**Given task**
Turn the part of the material that begins with the line containing "The image is sized 1200 pixels by 700 pixels." and continues through the end of the material into a Markdown table with the columns "Row" and "Line". Each line gets its own numbered row, and blank lines are left out.

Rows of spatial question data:
╔══

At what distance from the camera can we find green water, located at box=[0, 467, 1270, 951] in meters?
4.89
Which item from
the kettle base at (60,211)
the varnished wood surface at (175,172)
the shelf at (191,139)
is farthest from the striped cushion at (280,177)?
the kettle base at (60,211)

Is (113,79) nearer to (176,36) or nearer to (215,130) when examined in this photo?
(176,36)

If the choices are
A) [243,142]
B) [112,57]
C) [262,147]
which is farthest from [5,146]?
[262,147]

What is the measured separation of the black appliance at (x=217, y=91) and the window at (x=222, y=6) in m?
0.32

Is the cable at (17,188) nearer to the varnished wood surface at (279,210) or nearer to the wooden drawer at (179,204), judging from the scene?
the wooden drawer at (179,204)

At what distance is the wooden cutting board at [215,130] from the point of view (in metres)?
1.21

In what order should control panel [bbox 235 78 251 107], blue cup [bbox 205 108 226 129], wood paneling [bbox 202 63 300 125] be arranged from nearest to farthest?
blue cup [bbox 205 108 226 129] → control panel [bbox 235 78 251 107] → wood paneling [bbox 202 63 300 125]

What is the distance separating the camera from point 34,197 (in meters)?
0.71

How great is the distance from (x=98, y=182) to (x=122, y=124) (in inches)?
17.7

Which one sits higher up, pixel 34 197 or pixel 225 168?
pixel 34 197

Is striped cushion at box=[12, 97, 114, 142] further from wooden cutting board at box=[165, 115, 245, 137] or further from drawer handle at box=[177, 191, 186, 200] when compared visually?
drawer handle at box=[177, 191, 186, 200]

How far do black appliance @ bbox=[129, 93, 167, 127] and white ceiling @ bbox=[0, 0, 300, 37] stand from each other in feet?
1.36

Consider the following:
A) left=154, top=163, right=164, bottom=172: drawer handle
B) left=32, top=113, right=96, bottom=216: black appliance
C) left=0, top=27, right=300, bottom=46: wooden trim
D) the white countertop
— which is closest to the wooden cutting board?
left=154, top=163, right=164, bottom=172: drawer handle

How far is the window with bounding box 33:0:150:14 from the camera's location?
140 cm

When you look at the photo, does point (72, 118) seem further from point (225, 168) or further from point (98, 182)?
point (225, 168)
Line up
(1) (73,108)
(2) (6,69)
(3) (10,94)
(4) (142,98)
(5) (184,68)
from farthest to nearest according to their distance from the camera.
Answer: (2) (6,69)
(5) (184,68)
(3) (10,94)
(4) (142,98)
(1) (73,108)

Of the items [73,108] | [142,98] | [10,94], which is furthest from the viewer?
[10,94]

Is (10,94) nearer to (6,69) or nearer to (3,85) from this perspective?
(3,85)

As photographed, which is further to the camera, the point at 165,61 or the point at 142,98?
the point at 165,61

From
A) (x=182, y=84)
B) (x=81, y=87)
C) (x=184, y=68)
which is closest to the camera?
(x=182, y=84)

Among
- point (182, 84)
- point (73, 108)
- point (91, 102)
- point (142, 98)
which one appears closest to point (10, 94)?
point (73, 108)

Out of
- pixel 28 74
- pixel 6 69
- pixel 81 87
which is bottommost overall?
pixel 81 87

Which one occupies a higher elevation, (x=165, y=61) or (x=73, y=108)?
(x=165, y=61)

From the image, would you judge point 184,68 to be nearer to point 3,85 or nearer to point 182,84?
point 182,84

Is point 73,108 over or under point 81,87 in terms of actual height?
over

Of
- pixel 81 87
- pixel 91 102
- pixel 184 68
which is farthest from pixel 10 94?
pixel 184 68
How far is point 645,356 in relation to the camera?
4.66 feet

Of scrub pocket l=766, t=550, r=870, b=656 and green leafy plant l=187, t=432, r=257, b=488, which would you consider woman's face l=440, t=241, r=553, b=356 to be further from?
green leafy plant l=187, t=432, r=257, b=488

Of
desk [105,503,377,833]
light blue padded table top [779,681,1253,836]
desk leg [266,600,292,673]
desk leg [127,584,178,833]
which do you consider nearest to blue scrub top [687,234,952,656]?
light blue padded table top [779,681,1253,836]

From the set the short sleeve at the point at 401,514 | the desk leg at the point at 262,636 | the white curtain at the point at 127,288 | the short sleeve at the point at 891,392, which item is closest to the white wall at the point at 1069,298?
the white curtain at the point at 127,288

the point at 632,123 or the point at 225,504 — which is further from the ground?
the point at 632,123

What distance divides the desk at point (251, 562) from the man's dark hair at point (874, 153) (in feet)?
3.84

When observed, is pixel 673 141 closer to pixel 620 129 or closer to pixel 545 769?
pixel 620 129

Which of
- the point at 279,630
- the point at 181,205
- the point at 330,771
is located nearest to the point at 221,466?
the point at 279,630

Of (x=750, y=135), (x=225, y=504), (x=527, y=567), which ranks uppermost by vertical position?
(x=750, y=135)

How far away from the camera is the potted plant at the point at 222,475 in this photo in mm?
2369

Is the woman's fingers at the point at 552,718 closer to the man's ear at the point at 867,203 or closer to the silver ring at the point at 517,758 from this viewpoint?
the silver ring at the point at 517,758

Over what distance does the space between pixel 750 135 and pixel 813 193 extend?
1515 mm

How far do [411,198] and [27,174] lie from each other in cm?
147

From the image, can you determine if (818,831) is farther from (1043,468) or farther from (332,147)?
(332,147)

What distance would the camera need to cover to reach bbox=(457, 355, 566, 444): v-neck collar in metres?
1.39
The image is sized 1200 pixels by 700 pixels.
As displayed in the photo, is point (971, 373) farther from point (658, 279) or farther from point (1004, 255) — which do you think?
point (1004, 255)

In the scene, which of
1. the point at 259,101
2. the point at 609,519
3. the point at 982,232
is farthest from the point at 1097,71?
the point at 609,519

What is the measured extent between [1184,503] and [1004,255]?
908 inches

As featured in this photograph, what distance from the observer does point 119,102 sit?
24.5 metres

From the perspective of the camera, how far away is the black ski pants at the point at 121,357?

╚══

**Task output**
| Row | Line |
|---|---|
| 1 | The image is sized 1200 pixels by 700 pixels. |
| 2 | As displayed in the photo, is point (971, 373) farther from point (658, 279) or farther from point (1004, 255) — which do you think? |
| 3 | point (1004, 255) |
| 4 | In the scene, which of |
| 5 | 1. the point at 259,101 |
| 6 | 2. the point at 609,519 |
| 7 | 3. the point at 982,232 |
| 8 | is farthest from the point at 1097,71? |
| 9 | the point at 609,519 |
| 10 | What is the measured extent between [1184,503] and [1004,255]? |
| 11 | 908 inches |
| 12 | As featured in this photograph, what distance from the observer does point 119,102 sit? |
| 13 | 24.5 metres |
| 14 | From the perspective of the camera, how far away is the black ski pants at the point at 121,357? |